Creio que é tempo de o Brasil aprender a amar a natureza – as florestas, os rios, os lagos, os bichos, os pássaros. Creio que é preciso reformular nosso conceito de patriotismo. Patriotismo, para mim, é proteger o nosso patrimônio. Artístico, cultural, e a terra, que nos dá tudo isso.
Burle Marx [1]

Por nossa posição de sujeito, sempre somos responsáveis.
Lacan, [2]

 

O tema do nosso XXIV Encontro – A criança generalizada na clínica e na cidade dos discursos – é um convite para debatermos sobre os impasses de nossa época. Ao falar da posição da criança como objeto de gozo do Outro, Lacan destaca a expressão “criança generalizada”[3] e aponta para a posição de objeto em que o homem contemporâneo é colocado pelo discurso da ciência, que sabemos, está aliado com o discurso do capitalista. O que está em questão no uso do termo “criança generalizada” é a relação do sujeito com o gozo, seja um adulto ou uma criança.
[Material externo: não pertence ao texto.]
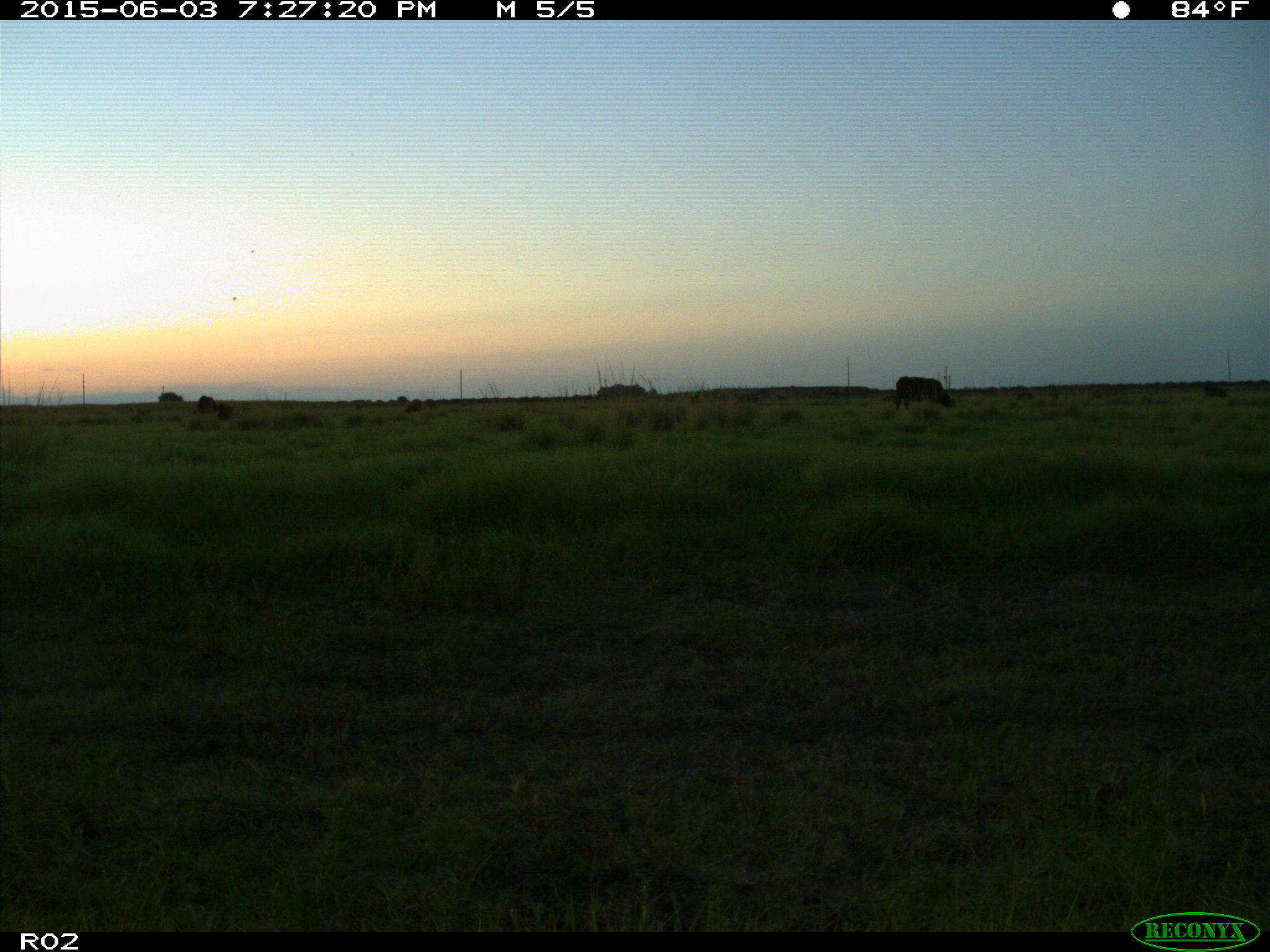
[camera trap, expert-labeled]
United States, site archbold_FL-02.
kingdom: Animalia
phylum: Chordata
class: Mammalia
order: Artiodactyla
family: Bovidae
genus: Bos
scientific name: Bos taurus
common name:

Gostaria de trazer para o debate a crise climática planetária. No primeiro semestre, o Rio Grande do Sul foi devastado por fortes chuvas em todo o Estado. Neste semestre é o Brasil todo que queima. Há fogo de norte a sul, de leste a oeste. O fogo destruiu áreas de vários biomas do país, incluindo Amazônia, Pantanal e Cerrado. A fumaça se espalhou encobrindo várias cidades em diferentes regiões, restando às crianças brincar na chuva preta.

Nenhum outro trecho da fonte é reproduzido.